Balzac Text Data Mining:
How to pick apart Balzac's Comedie Humaine with a computer
Some techniques using Python (computer programming language)
that you can use to learn some higher-order facts about texts.
Extracting various useful types of meta-data from the
Project Gutenberg
collection of Balzac stories.
- Importance of a Character in a Story
-
Measures the importance of a character in a story from the number of
references to the character in the story.
The Balzac novels that Project Gutenberg provides
have nice lists of recurring characters and the other
works that they appear in at the end.
Unfortunately, this list gives the reader little idea of
how important a role a character plays in
those other works.
This reference or word counting measure of character importance has been
cooked up to overcome this limitation.
[countrefs1 (program), Input,
Title Table (input), Output:
Lousteau,
Bixiou,
Bianchon,
d'Arthez]
- Get All References to a Character in a Collection of Stories
- Extracts references, finds all occurences of a word
(or more generally a regular expression)
in a collection of texts and records their location and context (surrounding words).
Uses string Search.
The output of this program can be used as input to the program 'countrefs1'
above. This program is just a script immitation of "Find in files" as found in
well-known programming editors such as
the shareware "Editplus" editor,
Microsoft's VC++ 6, or Python's IDLE.
(This script is significantly slower the editors I've just mentioned
but usable by a python program instead of manually through the editor).
(Unixspeak: "Grep" all regex matching lines from a directory of files.)
[getrefs1 (program),
Output]
- Find Important Periods of Time in a Story
- For every Balzac title, find the years referenced.
This gives a rough timeline for the work.
The distribution of years in a work
provides an idea of which years are important in the work.
Plotting a histogram of this distribution allows one to
*visually* judge the importance of different periods of time in a work.

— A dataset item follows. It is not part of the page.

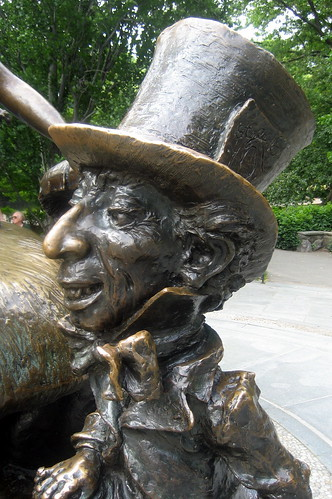 NYC - Central Park: Alice in Wonderland - Mad Hatter by wallyg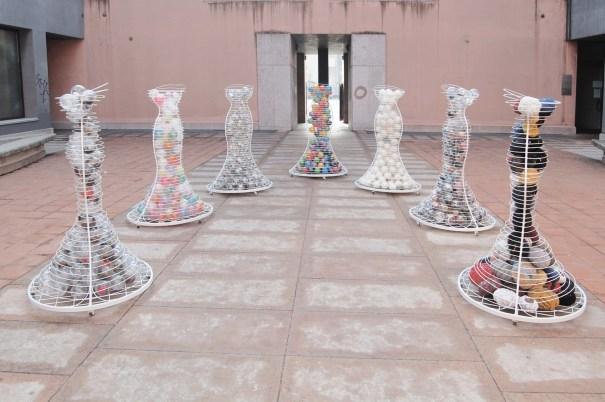 Ipazie nella Corte della Galleria Castellano Arte Contemporanea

(The years collected are restricted to years in the nineteenth century
up to Balzac's death: 1800-1848)
[Input
yearrefs1 (program),
Output]
- Provide readers with relative reading times for different titles
- In this busy world it would be nice if a reader could estimate
the amount of time a story is going to take so he can fit
it into his busy schedule. Usually people eyeball the thickness
of the book, or see how many pages there are. For an ebook
they might look at how many bytes long the file is (e.g. 654 KB).
Since we are interested in one collection of texts,
namely stories written by Balzac, we can do better than this.
We can rank his works and break them into groups:
- very long (> 80,000 words)
- long (> 50,000 words)
- medium (> 26,000 words)
- short (> 12,000 words)
- very short (< 12,001)
One simplifying assumption we make is that the time
it takes to read a title is a linear function of the
number of words (time = k * words).
In fact if a story has a complicated plot then there
could be significant non-linearities,
in which case the best way to measure reading time might
be to measure people reading it. Uses word counting.
[wordsperfile2 (program),
Output]
- Lookup extracted references in the full body of the text (GUI)
- So you have references, what if you want to see what they refer to?
Here we give you a very simple reference file viewer.
Just double click the reference line with
your mouse and the larger file is opened
and positioned to the item referenced which is highlighted.
Just like the programming editors VC++6,IDLE(Python),and Editplus.
- Get word frequencies in the Comedie Humaine Corpus
- Word frequencies in the total corpus are essential for calculating
statistics to identify significant collocations used by Balzac in his
descriptions. (e.g. faces, noses, hats, rooms, food,...)
Since Balzac used the 18th century folk "science" of phrenology
(still regarded as a science today by many where I live in Rangoon, Myanmar)
to design his characters, one can look at a character's face as a control
panel for the story's plot in Balzac, so you can see these "physiognomy collocations"
are an essential foundation for any simulation of Balzac's fictional world.
[wordcount0 (C++ program),
wordcount00 (Python program calling wordcount0),
wordcount1 (program)
Output sample]
- Recurring Character List
- Balzac like Proust is famous for his recurring characters.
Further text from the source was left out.